Крис посмотрел ей прямо в глаза и улыбнулся:
— Не считая тебя.
Ханна в ответ лишь испустила тяжкий вздох.
— Да, не считая меня. Но я не думаю, что у меня хватит сил уберечь камень от остальных людей. И поэтому сделаю все от меня зависящее, чтобы он вновь канул в забвение. И пребывал там, пока люди не достигнут той степени развития, когда перестанут думать только о себе.
— Что ты хочешь с ним сделать? Ты ведь не собираешься?.. Или?..
— Ты попал в точку. Я сделаю именно то, о чем просил меня Кор. Немедленно.
Взяв в руки сундучок, она протянула его над пересохшим колодцем и выпустила из рук. Миновали секунды, потом где-то далеко-далеко внизу раздался еле различимый всплеск, скорее даже что-то чавкнуло, словно шкатулка упала в густую трясину.
Посмотрев на Ханну, Крис увидел, что она плачет. Он понимал, чего стоил ей этот шаг. Камень стал главной находкой в ее жизни ученого, тем, ради чего она столько трудилась. И теперь она по собственной воле отказывалась от нее. Но Око стало и свидетельством мудрости, той самой, которой обладали лишь избранные.
Обняв Ханну, Крис почувствовал, как она дрожит. Какое-то время спустя Ханна, успокоившись, высвободилась из его объятий.
— Бог ты мой! — сокрушалась она. — Обсопливила всю твою куртку.
Крис, мягко улыбнувшись, привлек ее к себе, поцеловал и стал гладить по волосам, по мокрым от слез щекам. Наконец Ханна улыбнулась.
— Я люблю тебя, — прошептал он. — Я люблю тебя так, что самому больно это сознавать.
Взяв лицо Ханны в ладони, он снова поцеловал ее.
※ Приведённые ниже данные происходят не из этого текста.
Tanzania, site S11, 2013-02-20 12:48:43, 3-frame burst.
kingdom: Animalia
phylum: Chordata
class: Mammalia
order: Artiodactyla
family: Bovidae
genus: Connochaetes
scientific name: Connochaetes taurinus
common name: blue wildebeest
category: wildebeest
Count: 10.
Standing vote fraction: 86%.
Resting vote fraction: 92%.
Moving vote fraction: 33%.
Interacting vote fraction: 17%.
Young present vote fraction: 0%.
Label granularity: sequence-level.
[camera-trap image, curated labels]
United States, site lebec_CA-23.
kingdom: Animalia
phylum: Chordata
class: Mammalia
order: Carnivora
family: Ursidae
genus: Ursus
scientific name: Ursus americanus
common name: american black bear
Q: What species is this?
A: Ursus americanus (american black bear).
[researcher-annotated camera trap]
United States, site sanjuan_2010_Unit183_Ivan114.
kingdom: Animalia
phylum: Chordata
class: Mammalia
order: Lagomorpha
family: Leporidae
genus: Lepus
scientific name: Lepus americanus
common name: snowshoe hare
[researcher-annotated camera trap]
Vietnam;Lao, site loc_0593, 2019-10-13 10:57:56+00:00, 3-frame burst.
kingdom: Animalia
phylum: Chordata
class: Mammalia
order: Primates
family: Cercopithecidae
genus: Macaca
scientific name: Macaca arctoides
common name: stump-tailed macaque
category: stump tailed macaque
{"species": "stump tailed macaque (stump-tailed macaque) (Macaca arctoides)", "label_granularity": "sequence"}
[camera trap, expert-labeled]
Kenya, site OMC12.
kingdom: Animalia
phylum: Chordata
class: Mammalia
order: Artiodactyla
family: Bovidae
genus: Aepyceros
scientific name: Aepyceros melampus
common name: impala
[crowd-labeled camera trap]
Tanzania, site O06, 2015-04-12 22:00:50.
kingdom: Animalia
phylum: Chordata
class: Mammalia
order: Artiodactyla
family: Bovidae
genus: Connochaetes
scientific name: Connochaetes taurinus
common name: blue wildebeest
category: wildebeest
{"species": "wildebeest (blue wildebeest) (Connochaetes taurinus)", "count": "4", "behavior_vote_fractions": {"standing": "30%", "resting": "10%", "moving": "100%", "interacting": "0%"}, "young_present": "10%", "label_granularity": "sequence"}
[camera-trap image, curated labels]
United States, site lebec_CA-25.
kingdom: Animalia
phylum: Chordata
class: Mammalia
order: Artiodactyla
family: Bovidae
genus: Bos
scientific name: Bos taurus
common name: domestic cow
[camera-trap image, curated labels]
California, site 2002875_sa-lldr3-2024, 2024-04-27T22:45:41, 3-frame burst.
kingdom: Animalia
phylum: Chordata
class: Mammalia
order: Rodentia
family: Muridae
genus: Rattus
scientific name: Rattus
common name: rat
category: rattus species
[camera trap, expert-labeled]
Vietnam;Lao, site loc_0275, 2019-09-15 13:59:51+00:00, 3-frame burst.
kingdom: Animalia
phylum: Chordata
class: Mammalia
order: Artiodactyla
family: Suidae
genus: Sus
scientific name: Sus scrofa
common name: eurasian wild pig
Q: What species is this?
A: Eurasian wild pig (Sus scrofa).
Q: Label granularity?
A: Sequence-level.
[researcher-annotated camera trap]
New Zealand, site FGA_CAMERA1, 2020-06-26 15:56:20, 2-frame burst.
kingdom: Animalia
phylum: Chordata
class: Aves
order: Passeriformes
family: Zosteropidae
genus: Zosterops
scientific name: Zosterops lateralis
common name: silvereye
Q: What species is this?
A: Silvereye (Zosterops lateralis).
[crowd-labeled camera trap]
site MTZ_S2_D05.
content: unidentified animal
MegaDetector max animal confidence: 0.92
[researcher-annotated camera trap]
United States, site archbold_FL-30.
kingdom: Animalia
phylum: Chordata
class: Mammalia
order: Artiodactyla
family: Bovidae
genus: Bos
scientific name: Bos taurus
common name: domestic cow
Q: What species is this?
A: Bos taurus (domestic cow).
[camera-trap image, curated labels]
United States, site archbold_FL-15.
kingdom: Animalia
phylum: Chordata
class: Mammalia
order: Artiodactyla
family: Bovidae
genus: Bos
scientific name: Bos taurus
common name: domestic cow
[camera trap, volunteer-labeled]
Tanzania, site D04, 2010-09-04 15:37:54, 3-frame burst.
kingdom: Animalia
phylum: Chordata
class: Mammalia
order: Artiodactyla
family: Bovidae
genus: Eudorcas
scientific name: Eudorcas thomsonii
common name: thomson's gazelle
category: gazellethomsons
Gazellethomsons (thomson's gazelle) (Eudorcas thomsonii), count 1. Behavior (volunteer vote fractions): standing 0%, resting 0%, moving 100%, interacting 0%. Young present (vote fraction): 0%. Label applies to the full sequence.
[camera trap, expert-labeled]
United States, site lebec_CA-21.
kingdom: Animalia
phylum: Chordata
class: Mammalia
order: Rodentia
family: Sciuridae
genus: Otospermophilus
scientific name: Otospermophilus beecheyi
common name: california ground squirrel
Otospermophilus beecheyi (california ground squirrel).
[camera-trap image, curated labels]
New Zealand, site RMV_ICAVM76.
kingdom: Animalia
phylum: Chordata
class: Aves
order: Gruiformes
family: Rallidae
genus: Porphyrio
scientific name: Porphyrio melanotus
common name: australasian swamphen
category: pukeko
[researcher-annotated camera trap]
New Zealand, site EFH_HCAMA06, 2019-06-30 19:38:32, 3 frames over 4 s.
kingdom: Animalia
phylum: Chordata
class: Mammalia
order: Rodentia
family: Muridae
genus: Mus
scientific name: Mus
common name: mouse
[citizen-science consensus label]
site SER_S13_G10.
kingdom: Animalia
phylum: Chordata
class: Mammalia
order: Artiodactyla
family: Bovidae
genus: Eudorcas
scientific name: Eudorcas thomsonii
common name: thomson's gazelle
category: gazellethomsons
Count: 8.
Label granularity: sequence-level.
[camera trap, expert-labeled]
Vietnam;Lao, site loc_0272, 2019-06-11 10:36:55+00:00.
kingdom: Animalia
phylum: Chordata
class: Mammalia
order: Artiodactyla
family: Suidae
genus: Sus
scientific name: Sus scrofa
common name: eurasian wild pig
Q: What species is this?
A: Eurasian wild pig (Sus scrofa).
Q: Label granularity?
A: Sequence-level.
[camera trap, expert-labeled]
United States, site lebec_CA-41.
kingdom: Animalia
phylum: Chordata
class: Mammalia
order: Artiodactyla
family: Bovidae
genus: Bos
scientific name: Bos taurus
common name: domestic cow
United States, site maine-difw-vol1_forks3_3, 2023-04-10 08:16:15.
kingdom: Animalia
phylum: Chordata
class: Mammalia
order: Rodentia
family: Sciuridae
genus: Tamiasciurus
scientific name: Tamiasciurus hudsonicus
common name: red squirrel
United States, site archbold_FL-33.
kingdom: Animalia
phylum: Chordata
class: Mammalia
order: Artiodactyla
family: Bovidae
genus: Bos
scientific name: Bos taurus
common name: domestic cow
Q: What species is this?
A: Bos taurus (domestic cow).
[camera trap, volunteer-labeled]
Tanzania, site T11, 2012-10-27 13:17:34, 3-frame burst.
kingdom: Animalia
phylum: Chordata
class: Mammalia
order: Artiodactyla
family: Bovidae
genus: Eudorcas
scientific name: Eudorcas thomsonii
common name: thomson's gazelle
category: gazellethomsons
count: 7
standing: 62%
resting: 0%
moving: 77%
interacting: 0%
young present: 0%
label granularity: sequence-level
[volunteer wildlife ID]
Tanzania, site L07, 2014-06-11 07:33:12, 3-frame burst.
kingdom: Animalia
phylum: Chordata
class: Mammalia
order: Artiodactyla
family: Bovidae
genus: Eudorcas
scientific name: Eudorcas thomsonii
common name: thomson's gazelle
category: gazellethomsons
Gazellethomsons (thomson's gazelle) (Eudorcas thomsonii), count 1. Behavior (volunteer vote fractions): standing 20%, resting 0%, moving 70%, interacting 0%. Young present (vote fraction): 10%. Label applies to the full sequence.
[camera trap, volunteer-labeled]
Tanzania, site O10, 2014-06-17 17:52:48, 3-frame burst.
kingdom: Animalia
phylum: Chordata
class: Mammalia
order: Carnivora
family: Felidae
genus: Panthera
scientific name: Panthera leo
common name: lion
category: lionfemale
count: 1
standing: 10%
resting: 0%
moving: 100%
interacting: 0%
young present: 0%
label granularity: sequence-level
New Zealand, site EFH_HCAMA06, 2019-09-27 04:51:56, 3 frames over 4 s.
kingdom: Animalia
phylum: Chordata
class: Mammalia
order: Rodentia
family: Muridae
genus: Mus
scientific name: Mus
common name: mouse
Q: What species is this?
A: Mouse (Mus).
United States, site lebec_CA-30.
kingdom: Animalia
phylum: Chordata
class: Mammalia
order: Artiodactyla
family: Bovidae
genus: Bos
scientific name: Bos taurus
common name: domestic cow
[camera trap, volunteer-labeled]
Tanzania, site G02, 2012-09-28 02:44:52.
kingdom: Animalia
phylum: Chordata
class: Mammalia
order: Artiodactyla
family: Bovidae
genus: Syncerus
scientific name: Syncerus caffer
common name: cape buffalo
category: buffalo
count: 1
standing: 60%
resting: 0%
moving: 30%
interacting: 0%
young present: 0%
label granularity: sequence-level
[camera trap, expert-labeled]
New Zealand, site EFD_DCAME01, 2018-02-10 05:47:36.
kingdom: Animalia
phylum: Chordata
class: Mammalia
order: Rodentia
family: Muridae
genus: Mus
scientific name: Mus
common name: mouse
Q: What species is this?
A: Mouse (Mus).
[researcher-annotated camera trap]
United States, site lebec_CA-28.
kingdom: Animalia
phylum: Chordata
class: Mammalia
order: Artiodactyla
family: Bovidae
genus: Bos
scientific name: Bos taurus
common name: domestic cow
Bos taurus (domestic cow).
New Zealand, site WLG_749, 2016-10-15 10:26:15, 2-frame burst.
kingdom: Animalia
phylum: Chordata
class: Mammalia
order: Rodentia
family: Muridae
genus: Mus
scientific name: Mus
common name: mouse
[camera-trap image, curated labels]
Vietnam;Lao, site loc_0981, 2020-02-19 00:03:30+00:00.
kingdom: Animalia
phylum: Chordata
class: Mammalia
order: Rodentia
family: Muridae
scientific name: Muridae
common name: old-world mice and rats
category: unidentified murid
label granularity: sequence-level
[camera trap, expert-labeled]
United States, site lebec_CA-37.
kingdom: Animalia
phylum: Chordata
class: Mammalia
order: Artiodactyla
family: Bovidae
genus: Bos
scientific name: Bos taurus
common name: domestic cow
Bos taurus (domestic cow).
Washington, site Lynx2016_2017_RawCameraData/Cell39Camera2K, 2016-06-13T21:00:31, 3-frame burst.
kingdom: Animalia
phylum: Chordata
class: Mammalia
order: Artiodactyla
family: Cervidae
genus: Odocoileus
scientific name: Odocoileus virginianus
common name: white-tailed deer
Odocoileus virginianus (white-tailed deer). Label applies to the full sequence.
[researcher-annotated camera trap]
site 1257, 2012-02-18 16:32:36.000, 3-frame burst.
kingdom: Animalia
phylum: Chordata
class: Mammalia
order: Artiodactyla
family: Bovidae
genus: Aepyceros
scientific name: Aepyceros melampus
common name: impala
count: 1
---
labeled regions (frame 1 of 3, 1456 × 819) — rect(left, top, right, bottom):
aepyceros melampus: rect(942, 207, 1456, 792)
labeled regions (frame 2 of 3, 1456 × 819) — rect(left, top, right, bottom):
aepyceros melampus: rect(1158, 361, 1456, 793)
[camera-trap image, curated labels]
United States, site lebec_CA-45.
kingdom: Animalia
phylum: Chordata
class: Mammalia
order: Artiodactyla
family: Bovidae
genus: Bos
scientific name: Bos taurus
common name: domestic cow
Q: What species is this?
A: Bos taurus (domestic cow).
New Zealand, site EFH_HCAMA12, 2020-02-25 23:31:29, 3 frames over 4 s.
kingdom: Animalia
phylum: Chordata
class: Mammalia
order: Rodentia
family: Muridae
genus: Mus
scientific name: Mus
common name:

По-настоящему. Страстно.
Миновала вечность, и наконец они, отстранившись, сияющими глазами посмотрели друг на друга. Крису почудилось, что безжизненная пустыня уподобилась райскому саду, что кипарис рядом зазеленел. Вот тебе и магический круг. Пусть он пребудет хранилищем Медузы. Ее мавзолеем на вечные времена.
Взяв ладонь Ханны в свою, он потянул ее за собой.
— Идем, — произнес Крис. И тут вспомнил о том, что давно хотел узнать. — Скажи, а что произошло с теми четырьмя женщинами, когда они, исполнив свой долг, покинули пещеру?
Ханна мечтательно смотрела на вековой ствол кипариса.
— Об этом можно только гадать. Мне представляется, что они достигли некоей стадии бессмертия, отправились на север, за моря, и благодаря полученным знаниям основали там город. И ввели матриархат, — добавила она, хитровато подмигнув. — Это произошло много тысяч лет назад. Этот город и примечателен тем, что принадлежит к старейшим городам мира. Некоторые полагают, что он древнее Иерихона. И никто не может толком объяснить, откуда происходили его основатели.
— Как ты догадалась, что здесь существует связь с нашей Медузой?
Ханна улыбнулась:
— Потому что там было принято молиться трехликой богине, а жители умели изготавливать утварь из обсидиана.
— И как же называется этот город?
— Чатал-Хююк.
В прохладное ненастное ноябрьское утро два года спустя после описанных событий Кор Меллах из племени кель-аджер возвратился в свои охотничьи угодья у подножия гор Тассили-Анджер. Сюда на зиму он приехал в последний раз — возраст давал о себе знать. Староват он уже для долгих путешествий. Кору хотелось вновь насладиться великолепием гор, в тени которых он появился на свет много лет назад. И еще ему хотелось поохотиться на антилопу. Последнюю в жизни.
Ноги сами собой привели Кора к тому месту, где он повстречался с Ханной Петерс. Его переполняло любопытство. Что-то изменилось в родных горах, Кор чувствовал. Только вот пока не знал, к лучшему ли они, эти перемены.
Движимый тревогой, он проворно, точно леопард, сновал между скал. Охотничий инстинкт подсказывал Кору пойти вдоль ущелья, минуя две огромные каменные глыбы, прямиком к магическому кругу — месту тайных молитв туарегов в тени древнего кипариса. Но прежде чем Кор успел оглядеться, он услышал плеск воды. Сняв с плеча ружье, тарги взял его на изготовку, вышел на свет из-за скалы и не поверил своим глазам.
Посреди иссушенной солнцем пустыни вдруг сам собой возник благодатный оазис. Камни были покрыты травой и мхом, вдоль скал вились стебли плюща. В колодце, столько лет простоявшем сухим, журчала чистейшая, прохладная горная вода. Древний кипарис, словно обретя вторую молодость, шуршал зелеными пушистыми ветвями. Кор как будто оказался внутри огромного самоцвета, исполинских размеров смарагда.